Beyond the calendar: A heritage honored

Friday, November 7, 2025

It’s still early enough in the month that a tide of odd recognition days and weeks continues to pepper our inboxes. We seem to have let National Fig Week slip by unnoticed, and while Polar Bear Week is widely recognized as the first week of November in colder climates, McCook sightings are usually limited to the YMCA in the early weeks of January.

National Split Pea Soup Week runs Nov. 9-15, but we still have National Pizza-with-the-works-except-Anchovies-Day and National Sardine Day ahead of us.

One observance this month deserves more respect. On Nov. 14, 1990, President George H.W. Bush issued Proclamation 6230, declaring November as National American Indian Heritage Month, marking the culmination of decades of earlier efforts.
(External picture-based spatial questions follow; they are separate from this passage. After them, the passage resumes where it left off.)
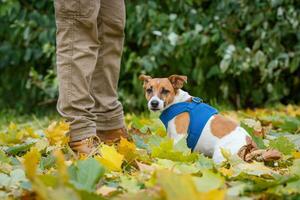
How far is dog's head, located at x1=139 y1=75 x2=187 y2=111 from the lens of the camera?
3045 mm

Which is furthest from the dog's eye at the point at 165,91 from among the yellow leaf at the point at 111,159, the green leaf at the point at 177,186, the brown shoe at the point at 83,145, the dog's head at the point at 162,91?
the green leaf at the point at 177,186

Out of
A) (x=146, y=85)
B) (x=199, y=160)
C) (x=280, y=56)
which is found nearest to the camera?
(x=199, y=160)

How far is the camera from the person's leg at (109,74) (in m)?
3.17

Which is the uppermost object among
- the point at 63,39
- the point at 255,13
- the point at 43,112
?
the point at 63,39

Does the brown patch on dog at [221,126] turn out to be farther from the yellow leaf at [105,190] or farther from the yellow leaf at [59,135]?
the yellow leaf at [105,190]

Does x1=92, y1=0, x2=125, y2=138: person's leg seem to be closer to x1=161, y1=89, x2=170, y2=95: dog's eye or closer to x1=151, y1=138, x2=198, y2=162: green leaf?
x1=161, y1=89, x2=170, y2=95: dog's eye

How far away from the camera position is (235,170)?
2.19 meters

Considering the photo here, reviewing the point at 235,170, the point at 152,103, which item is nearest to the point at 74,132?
the point at 152,103

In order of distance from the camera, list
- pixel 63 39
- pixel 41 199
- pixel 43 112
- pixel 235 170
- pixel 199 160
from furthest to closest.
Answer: pixel 43 112
pixel 63 39
pixel 199 160
pixel 235 170
pixel 41 199

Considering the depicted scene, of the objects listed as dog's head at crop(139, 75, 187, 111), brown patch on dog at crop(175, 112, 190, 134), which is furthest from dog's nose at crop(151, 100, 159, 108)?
brown patch on dog at crop(175, 112, 190, 134)

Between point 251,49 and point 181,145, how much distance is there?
156 inches

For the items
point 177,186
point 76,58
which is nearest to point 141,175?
point 177,186

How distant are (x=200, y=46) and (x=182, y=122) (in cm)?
328

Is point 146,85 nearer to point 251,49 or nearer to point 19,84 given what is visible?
point 251,49
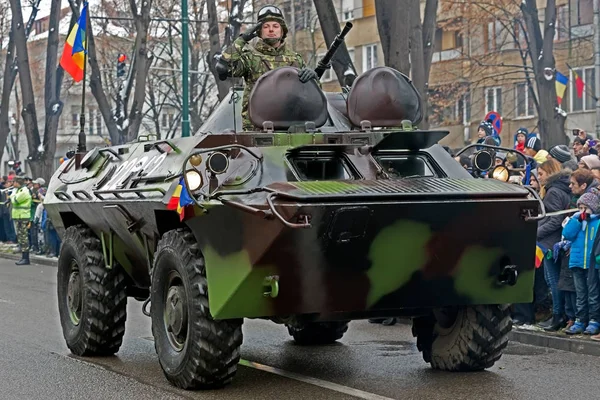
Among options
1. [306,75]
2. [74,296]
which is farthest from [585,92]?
[306,75]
Several states had marked “Indian Day” as early as the 1910s, followed by a 1976 resolution creating “American Indian Awareness Week” and a 1986 act establishing “American Indian Week” in late November.

Each president since Bush has renewed the proclamation, and now known as National Native American Heritage Month, it’s a time to remind ourselves of the first Americans whose presence shaped this continent long before state lines or railroads appeared on any map.
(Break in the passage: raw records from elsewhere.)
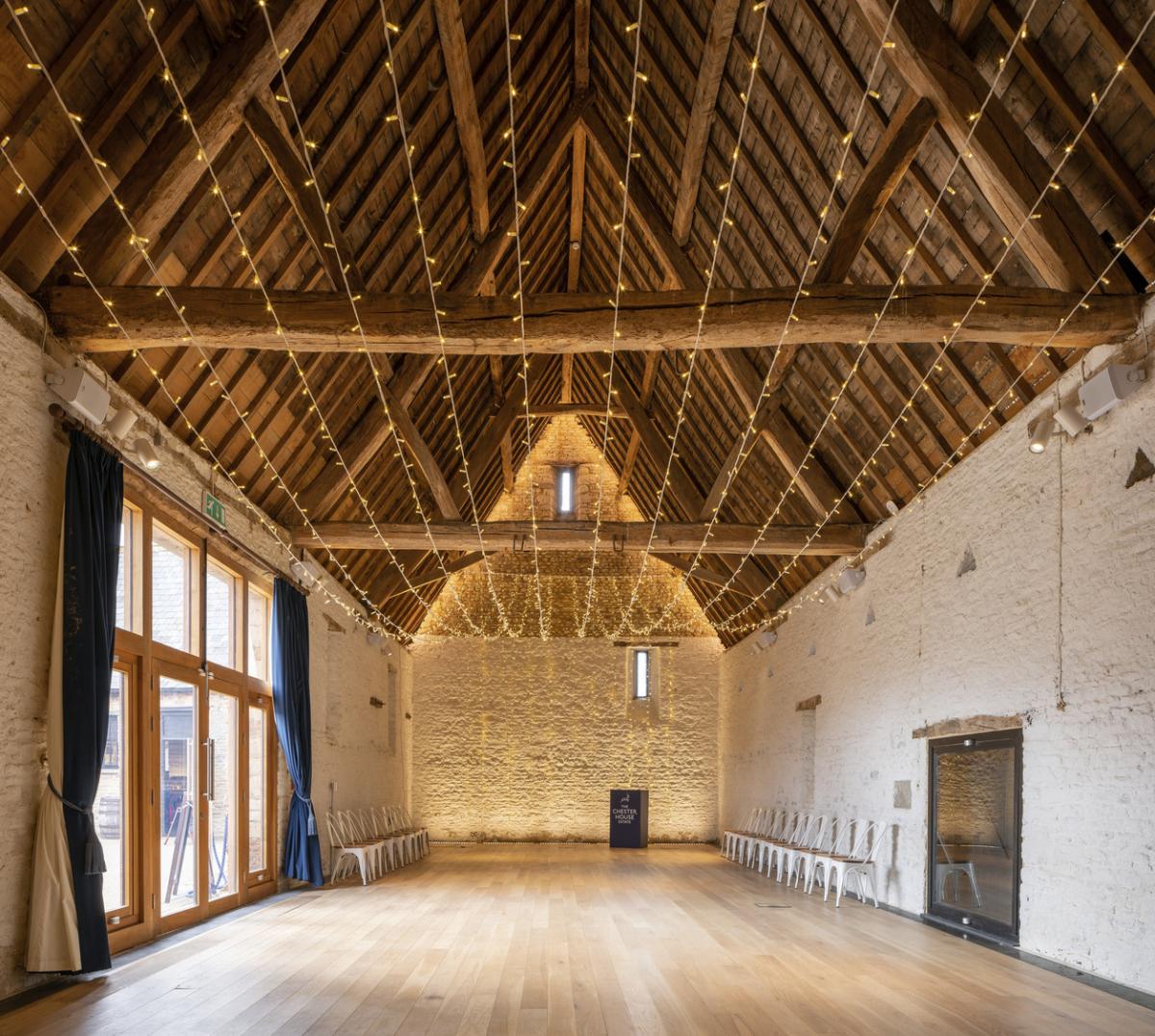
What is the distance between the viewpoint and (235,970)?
20.5 ft

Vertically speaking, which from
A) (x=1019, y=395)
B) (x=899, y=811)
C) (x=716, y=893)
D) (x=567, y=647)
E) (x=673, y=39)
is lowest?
(x=716, y=893)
Archaeologists once believed humans arrived about 13,000 to 16,000 years ago by crossing the Bering Strait, but newer evidence from sites in Buttermilk Creek, Texas and White Sands in New Mexico suggests they were here much earlier – perhaps 23,000 to 30,000 years ago or even as far back as 40,000 years ago.

In Southwest Nebraska, Native American history is etched into the land itself, from the 1873 Battle of Massacre Canyon near Trenton – where Sioux warriors attacked a Pawnee hunting party, marking the end of the Pawnee’s final buffalo hunt through the Republican River valley. To the south, across the Kansas line, the Northern Cheyenne’s desperate 1878 flight from Indian Territory led to the so-called Last Indian Raid in Kansas, as a small band fought its way home to Montana. To the east, near Indianola, stands the small grave of the “Indian Girl,” a child found alone by settlers and later memorialized as a symbol of compassion amid turmoil.
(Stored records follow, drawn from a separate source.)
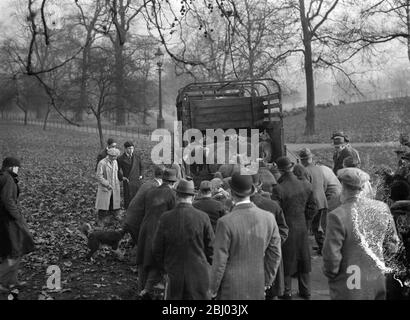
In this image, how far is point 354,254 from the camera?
13.9 ft

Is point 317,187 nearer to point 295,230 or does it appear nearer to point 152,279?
point 295,230

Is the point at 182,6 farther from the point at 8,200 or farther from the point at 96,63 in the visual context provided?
the point at 96,63

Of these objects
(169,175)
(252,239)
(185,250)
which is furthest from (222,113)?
(252,239)

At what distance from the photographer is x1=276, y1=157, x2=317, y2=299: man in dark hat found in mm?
6234

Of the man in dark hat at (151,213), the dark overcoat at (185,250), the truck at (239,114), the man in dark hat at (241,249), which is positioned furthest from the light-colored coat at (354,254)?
the truck at (239,114)

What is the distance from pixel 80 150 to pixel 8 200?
22.6 meters

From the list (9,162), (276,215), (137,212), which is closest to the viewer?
(276,215)

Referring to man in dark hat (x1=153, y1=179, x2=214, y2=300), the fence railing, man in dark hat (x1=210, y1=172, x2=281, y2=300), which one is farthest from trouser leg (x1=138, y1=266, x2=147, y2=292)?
the fence railing

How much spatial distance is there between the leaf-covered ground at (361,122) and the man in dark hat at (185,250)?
2107cm

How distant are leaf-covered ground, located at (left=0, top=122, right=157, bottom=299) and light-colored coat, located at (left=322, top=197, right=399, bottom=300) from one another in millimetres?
2975

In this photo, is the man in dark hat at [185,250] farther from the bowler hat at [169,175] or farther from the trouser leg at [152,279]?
the bowler hat at [169,175]

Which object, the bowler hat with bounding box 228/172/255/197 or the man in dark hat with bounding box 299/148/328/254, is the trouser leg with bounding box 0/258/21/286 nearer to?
the bowler hat with bounding box 228/172/255/197

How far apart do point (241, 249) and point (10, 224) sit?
138 inches

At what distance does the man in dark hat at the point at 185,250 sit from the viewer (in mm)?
4785
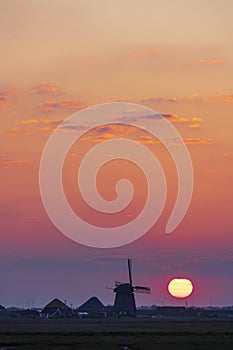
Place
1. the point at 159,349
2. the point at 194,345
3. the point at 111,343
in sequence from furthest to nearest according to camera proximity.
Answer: the point at 111,343
the point at 194,345
the point at 159,349

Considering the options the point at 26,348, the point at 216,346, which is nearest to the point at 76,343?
the point at 26,348

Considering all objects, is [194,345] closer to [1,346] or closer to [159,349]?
[159,349]

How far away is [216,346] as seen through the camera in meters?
82.8

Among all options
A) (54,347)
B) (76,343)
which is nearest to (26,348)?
(54,347)

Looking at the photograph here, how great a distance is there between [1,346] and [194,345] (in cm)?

By the time McCook was founded in 1882 as a railroad division point, the great tribal migrations and wars of the Plains had primarily come to an end. The Pawnee had been removed to “Indian Territory,” the Sioux confined to northern reservations and the Cheyenne scattered across the Plains. Yet McCook lies at the heart of the geography where these stories met – the Republican River corridor that once carried buffalo herds, hunting parties and eventually homesteaders. Artifacts still found along its bluffs remind us that those who came before left more than arrowheads; they left a legacy of adaptation, spirituality, and order.

Speaking of order, we dare not exclude the Iroquois. While the Iroquois Confederacy never reached this far west, its Great Law of Peace – uniting several nations under a council of balance and consensus – helped shape early American ideas of federalism. Closer to home, the Pawnee, Sioux and Cheyenne maintained governments no less sophisticated, guided by persuasion, shared authority and order amid constant change.

So yes, it’s easy to dismiss another heritage month as one more entry on an overcrowded calendar, but this one matters.